Frage zu Schwebungen (bei eng zusammenliegenden Frequenzen)
#1
Im Revox-Forum bin ich über ein Posting gestolpert, bei dem ich mir unsicher bin, ob das so stimmt.

Es ging darum:

Zwei Töne, deren Frequenzen eng beieinander liegen, verursachen eine sog. Schwebung mit einer wesentlich tieferen Frequenz. Wenn man nun bei einer Aufnahmen (oder der Wiedergabe der Aufnahme) die hohen Frequenzen, die die Schwebung verursachen herausfiltert, verschwindet dann die Schwebung auch oder bleibt diese bestehen?

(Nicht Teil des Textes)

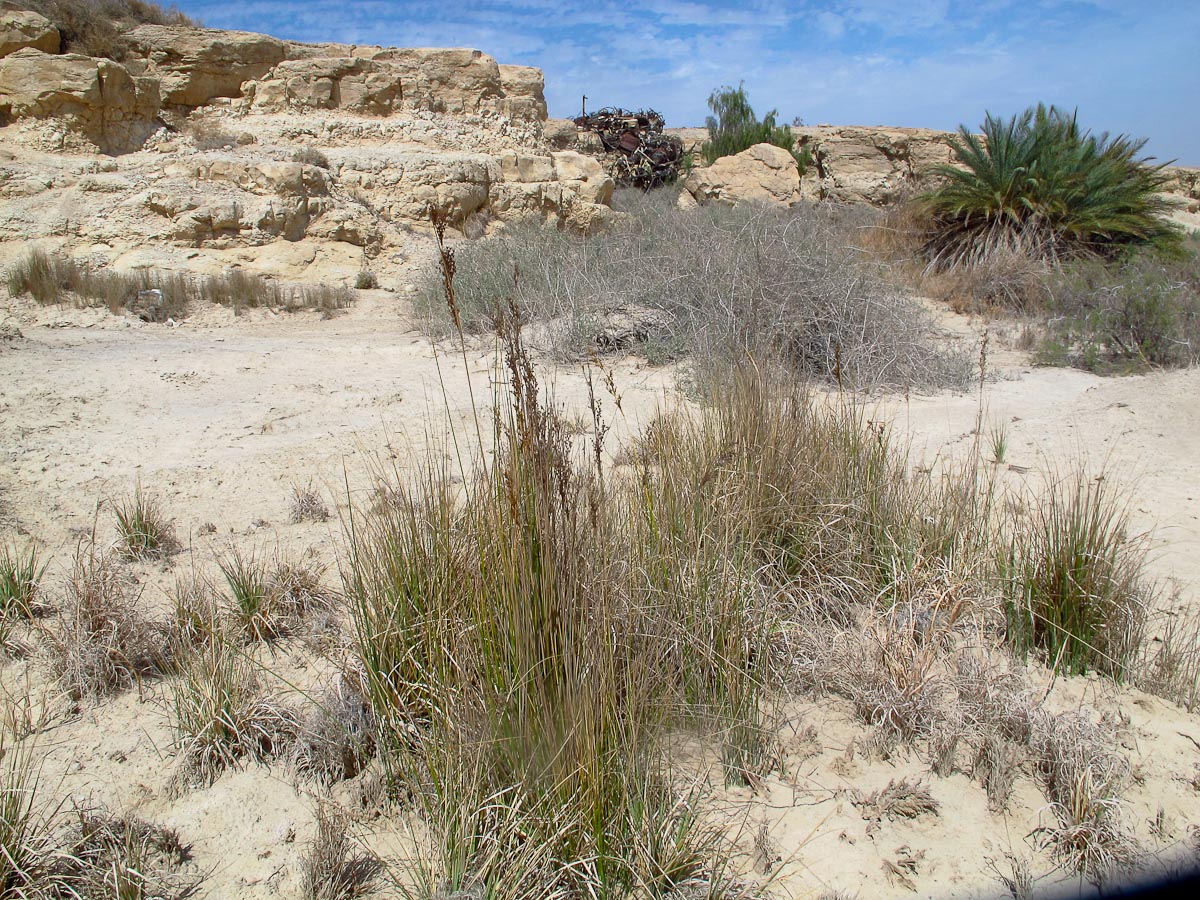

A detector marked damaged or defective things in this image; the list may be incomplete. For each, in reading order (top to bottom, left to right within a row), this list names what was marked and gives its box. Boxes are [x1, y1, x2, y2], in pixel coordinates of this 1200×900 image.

rusty metal debris [571, 106, 686, 190]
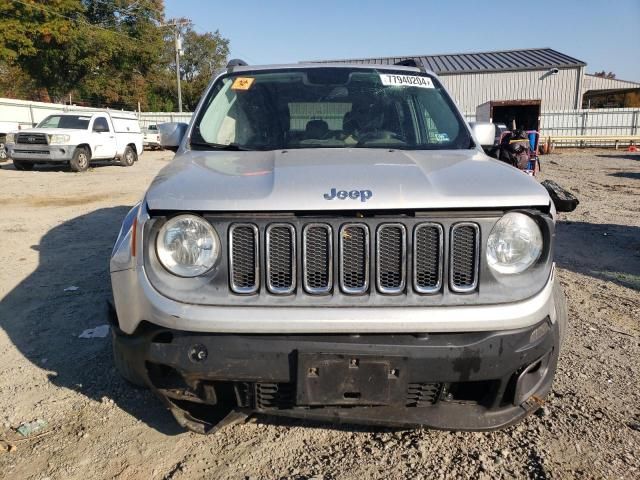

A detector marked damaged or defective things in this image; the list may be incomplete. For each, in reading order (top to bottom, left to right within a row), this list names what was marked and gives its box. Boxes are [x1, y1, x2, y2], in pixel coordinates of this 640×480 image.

damaged hood [146, 148, 552, 212]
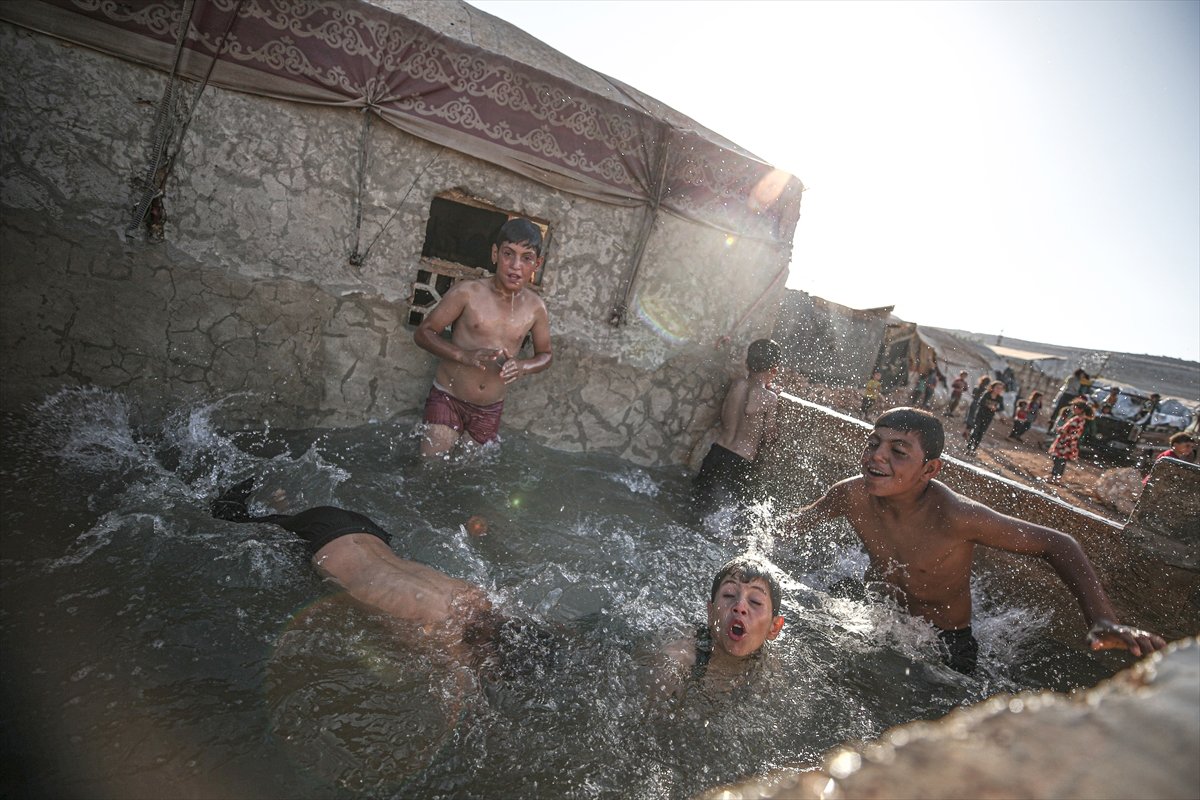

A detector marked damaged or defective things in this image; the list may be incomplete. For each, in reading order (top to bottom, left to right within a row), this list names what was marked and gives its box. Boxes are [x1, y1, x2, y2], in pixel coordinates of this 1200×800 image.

cracked plaster wall [0, 25, 787, 462]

Ich habe das immer als separates Schallereignis gesehen, welches mit aufgezeichnet wird und bestehen bleibt, auch wenn die hohen Töne fehlen.

Oder anders gefragt:
Jemand hört bis 15.000 Hz. Zwei Töne, die deutlich über seiner Hörgrenze liegen , verursachen eine Schwebung, die unter der Hörgrenze liegt. Dann hört er meiner Meinung nach nur die Schwebung.

Wird diese aufgezeichnet, wenn man bei einer Aufnahme bei 15.000 begrenzt ist? Oder ist die Schwebung nur eine akustische Täuschung für des Gehörs, die hinfällig wird, wenn die verusachenden hohen Frequenzen eliminiert werden?
Michael(F)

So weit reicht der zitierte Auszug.